**Travail à faire**
- A) Recopiez le passage du texte sur les grandes productions de jeux vidéo qui commence par "Tous ont été" et se termine par "cadre moins mégalomaniaque.", en remplaçant "San Francisco" par "Los Angeles".
- B) Prolongez le texte sur les grandes productions de jeux vidéo en écrivant la suite de sa dernière phrase.

**Bloc de texte**
......
Tous ont été conçus chez le numéro 2 mondial de l’édition, l’américain Electronic Arts, à San Francisco, qu’elle a quitté cet été pour rejoindre une start-up créée par d’anciens collègues. Objectif : découvrir les joies de créer un jeu vidéo dans un cadre moins mégalomaniaque.

Des centaines de collaborateurs simultanés

« Plus les productions grandissent, et c’est une vraie tendance dans les titres à grand budget, plus il est difficile de garder une vision d’ensemble de ce qui se passe », explique Yara Khoury, offrant une plongée rare dans les coulisses du jeu vidéo hollywoodien.

« Tu deviens spécialiste de ce que tu fais, tu gères 150 personnes dans ton équipe et c’est difficile de savoir ce qui se passe dans les autres équipes. C’est une des raisons pour lesquelles j’ai décidé d’aller vers des productions un petit peu plus petites. »
......
**Enregistrements présentés**

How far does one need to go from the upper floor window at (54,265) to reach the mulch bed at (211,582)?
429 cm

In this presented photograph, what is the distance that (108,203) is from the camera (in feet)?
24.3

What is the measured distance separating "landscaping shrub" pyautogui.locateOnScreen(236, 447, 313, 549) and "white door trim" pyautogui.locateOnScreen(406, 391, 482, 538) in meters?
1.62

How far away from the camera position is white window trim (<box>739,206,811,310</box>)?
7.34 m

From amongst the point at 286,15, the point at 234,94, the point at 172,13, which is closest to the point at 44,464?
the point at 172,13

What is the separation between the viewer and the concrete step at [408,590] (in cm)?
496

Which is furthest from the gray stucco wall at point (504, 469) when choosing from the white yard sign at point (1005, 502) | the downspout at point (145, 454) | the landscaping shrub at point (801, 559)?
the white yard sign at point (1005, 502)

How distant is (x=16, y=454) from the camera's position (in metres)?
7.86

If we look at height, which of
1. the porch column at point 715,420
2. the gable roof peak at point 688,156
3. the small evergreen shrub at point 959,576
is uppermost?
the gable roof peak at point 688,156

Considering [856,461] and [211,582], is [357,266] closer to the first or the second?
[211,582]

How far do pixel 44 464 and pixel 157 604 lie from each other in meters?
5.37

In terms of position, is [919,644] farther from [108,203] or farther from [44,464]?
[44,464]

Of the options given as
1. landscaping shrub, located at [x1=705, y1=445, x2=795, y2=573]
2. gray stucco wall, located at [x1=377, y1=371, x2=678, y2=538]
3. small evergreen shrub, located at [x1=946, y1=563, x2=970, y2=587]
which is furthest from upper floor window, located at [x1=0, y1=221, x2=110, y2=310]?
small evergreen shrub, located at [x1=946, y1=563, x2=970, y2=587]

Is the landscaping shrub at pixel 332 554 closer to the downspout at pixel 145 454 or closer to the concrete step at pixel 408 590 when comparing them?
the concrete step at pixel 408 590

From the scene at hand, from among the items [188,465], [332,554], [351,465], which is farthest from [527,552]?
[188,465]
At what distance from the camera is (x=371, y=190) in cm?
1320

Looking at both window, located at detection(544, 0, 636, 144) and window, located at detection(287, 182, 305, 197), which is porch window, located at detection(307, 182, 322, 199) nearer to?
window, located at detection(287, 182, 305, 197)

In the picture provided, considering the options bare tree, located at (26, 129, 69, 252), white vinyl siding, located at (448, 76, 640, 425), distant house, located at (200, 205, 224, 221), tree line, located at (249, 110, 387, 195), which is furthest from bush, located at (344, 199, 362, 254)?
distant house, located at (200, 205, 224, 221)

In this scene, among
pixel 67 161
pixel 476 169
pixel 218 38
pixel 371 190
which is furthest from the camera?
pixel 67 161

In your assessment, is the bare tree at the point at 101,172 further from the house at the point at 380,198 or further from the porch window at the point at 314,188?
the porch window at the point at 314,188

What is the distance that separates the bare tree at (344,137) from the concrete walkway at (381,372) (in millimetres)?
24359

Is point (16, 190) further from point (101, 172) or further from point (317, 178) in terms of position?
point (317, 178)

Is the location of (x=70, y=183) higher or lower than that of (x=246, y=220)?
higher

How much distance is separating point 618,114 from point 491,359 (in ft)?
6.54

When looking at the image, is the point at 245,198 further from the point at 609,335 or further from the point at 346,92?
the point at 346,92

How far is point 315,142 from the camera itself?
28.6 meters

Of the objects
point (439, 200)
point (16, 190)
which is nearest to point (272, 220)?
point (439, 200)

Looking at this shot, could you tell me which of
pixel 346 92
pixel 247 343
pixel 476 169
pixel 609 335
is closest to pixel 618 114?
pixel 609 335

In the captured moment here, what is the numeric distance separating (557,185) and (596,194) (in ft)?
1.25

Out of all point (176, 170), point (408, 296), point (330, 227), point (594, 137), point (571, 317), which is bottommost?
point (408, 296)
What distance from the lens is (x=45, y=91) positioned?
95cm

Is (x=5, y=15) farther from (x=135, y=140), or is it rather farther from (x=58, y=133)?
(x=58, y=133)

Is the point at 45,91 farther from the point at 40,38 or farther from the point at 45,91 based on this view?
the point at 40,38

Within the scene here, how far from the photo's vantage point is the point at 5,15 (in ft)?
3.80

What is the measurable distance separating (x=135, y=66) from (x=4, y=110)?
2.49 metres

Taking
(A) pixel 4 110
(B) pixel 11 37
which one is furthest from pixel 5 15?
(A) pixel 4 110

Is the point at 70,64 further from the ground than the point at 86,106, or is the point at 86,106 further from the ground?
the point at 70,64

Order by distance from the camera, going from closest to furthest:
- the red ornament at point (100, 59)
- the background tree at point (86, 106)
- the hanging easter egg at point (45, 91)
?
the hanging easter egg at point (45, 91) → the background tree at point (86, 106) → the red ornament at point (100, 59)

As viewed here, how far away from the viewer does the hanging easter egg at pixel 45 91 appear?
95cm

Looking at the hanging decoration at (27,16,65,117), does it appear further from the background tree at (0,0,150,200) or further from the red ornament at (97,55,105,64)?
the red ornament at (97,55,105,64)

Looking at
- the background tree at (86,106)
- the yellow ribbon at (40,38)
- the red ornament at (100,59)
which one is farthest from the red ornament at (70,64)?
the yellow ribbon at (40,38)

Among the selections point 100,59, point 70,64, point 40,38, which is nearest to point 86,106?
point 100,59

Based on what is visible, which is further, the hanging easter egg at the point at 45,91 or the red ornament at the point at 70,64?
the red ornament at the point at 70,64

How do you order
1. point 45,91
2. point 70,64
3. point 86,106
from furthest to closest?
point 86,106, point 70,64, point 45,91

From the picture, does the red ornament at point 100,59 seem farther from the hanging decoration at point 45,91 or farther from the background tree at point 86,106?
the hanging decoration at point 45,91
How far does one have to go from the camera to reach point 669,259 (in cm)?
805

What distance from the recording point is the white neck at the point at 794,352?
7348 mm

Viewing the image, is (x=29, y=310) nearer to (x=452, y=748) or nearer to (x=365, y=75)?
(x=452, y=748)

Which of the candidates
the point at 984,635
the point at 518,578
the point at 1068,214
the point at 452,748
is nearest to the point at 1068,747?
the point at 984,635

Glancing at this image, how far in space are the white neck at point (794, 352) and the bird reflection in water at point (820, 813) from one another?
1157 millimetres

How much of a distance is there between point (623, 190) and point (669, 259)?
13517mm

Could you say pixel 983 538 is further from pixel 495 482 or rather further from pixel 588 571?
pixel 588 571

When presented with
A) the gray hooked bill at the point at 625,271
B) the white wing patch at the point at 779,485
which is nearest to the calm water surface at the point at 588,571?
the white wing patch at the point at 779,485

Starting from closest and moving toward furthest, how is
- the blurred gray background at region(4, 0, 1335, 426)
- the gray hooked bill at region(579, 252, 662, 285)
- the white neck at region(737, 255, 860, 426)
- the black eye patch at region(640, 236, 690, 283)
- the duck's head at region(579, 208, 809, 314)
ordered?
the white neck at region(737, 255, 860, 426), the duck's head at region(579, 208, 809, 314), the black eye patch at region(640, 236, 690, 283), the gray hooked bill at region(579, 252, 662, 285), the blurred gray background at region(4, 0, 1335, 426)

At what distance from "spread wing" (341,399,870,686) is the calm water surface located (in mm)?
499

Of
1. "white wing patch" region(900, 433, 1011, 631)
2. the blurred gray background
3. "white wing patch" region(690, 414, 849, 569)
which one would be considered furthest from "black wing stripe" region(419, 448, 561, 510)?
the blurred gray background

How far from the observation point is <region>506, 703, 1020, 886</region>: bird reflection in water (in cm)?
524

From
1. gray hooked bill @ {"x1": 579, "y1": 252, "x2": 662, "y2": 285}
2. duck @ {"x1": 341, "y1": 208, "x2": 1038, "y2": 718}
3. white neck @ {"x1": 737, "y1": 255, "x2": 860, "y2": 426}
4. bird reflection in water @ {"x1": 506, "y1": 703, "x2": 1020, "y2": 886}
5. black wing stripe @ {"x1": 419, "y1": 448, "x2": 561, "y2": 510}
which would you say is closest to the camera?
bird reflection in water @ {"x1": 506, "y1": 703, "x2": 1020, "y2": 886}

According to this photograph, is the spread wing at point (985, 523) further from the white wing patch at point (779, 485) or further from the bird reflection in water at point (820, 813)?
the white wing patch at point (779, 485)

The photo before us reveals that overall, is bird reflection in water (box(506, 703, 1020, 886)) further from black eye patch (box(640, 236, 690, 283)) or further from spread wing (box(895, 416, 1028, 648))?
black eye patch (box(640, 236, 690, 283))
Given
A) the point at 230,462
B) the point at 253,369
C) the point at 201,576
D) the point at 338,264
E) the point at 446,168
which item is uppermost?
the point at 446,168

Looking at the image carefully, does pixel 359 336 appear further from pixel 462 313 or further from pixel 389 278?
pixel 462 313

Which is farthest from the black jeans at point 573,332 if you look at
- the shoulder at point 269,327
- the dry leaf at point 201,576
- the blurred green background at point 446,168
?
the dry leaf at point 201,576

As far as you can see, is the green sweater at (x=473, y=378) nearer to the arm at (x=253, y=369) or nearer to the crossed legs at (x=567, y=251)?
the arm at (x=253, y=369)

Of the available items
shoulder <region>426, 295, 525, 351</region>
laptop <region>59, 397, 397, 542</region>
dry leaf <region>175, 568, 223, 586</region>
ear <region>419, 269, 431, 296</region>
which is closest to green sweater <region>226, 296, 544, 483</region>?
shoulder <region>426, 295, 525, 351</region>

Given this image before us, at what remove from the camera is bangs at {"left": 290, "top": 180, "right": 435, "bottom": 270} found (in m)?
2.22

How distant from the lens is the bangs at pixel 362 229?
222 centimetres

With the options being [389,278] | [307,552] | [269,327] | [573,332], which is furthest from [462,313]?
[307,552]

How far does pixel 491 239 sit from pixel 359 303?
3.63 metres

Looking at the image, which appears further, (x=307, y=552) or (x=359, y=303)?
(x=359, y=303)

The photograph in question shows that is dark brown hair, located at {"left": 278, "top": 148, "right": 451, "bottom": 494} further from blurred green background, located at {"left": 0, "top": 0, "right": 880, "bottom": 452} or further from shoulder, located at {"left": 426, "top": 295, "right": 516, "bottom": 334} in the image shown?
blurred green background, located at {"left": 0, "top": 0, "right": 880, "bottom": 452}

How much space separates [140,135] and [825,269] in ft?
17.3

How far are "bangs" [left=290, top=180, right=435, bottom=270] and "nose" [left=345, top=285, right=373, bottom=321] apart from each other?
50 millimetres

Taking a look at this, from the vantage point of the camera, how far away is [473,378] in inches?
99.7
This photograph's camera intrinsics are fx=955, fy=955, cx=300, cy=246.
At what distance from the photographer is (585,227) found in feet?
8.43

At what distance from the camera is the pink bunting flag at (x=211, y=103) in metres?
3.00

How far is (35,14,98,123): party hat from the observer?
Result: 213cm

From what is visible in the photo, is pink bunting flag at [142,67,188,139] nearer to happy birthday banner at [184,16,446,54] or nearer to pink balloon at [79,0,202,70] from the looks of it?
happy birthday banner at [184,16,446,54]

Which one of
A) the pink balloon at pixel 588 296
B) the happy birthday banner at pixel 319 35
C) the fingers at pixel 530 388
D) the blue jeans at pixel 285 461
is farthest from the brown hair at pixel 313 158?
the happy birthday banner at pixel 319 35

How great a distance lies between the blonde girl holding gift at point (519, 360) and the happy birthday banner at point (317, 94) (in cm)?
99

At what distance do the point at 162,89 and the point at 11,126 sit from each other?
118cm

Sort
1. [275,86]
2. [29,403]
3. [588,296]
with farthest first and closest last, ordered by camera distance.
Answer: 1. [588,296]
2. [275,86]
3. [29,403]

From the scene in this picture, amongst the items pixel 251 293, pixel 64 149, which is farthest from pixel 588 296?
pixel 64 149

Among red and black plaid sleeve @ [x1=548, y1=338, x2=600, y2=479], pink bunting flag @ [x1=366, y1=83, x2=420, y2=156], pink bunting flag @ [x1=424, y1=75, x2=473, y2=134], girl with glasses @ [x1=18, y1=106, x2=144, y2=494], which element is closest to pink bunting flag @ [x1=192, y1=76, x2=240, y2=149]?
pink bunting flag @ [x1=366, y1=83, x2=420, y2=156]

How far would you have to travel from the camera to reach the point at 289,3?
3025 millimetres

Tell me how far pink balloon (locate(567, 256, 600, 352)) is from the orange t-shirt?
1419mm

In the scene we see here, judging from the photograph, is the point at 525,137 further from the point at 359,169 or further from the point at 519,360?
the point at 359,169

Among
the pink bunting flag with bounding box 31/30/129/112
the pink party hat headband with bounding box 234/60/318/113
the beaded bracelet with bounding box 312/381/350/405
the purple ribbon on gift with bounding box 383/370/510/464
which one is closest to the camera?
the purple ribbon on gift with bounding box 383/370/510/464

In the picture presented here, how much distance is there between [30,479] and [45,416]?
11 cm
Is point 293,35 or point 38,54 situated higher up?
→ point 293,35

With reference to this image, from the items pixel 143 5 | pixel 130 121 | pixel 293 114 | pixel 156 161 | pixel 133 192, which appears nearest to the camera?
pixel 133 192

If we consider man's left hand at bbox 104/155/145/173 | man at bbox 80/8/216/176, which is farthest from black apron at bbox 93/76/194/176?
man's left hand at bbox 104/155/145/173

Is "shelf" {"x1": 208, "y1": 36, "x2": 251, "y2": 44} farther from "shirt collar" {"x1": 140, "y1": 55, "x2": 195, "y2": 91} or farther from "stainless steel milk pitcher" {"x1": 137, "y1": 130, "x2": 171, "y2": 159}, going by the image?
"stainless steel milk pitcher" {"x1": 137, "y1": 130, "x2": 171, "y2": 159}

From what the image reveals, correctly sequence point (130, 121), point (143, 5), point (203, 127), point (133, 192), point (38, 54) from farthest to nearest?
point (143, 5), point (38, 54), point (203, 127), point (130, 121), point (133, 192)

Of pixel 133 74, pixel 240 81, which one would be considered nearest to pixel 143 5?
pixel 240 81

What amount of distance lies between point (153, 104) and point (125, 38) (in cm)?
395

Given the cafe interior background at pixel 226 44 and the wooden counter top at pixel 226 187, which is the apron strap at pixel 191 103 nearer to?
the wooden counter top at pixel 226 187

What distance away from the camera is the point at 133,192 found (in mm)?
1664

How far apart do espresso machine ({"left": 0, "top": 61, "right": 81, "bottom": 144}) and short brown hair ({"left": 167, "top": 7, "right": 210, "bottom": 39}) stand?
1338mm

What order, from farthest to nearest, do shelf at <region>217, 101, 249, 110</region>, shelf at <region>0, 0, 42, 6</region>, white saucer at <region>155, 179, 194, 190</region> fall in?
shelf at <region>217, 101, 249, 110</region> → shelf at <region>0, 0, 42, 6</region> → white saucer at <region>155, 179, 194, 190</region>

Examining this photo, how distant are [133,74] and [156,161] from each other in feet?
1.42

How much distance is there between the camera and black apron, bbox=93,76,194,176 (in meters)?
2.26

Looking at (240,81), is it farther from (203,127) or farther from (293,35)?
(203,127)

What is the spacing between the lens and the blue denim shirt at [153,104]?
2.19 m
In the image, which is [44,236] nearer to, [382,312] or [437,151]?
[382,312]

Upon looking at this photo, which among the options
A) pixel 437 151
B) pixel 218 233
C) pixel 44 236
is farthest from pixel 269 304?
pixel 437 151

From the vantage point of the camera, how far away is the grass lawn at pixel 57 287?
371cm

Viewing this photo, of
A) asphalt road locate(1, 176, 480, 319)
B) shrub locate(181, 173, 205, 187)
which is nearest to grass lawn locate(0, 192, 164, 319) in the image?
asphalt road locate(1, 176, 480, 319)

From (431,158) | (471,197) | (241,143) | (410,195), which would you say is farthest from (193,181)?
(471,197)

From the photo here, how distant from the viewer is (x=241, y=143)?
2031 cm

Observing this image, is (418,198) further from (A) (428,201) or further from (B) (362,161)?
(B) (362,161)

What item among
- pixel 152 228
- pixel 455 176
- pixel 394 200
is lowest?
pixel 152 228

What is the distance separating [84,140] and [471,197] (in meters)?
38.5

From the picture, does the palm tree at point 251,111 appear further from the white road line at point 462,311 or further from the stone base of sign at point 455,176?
......
**Corrigé**
- A)
Tous ont été conçus chez le numéro 2 mondial de l’édition, l’américain Electronic Arts, à Los Angeles, qu’elle a quitté cet été pour rejoindre une start-up créée par d’anciens collègues. Objectif : découvrir les joies de créer un jeu vidéo dans un cadre moins mégalomaniaque.

- B)
Pourtant, au contraire du géant français Ubisoft, capable de réunir une demi-douzaine de studios à travers le monde et plusieurs centaines d’employés sur un même projet, Electronic Arts cherche à limiter les excès d’effectifs. « Ce qui est génial, c’est qu’on n’est jamais sur des productions à mille personnes. Au maximum, on frôlait les 500 sur un jeu en ligne Star Wars [le genre le plus gourmand]. Chez EA, ils donnent la possibilité aux équipes d’avoir une vraie contribution créative, il est plus simple d’être proche du cœur du projet. »

C’est ce qu’elle préfère, et la raison pour laquelle elle a choisi le métier de producteur. Contrairement à celui de réalisateur, ou directeur, il englobe plusieurs dimensions, aussi bien managériales que créatives. « Mon métier consiste à faire des arbitrages entre gestion des retards, qualité créative, et le côté business. Il n’y a pas de recette, cela requiert énormément de collaboration pour élaborer un plan d’action. » Un métier central, en somme, dans la vie d’un jeu à très grand budget.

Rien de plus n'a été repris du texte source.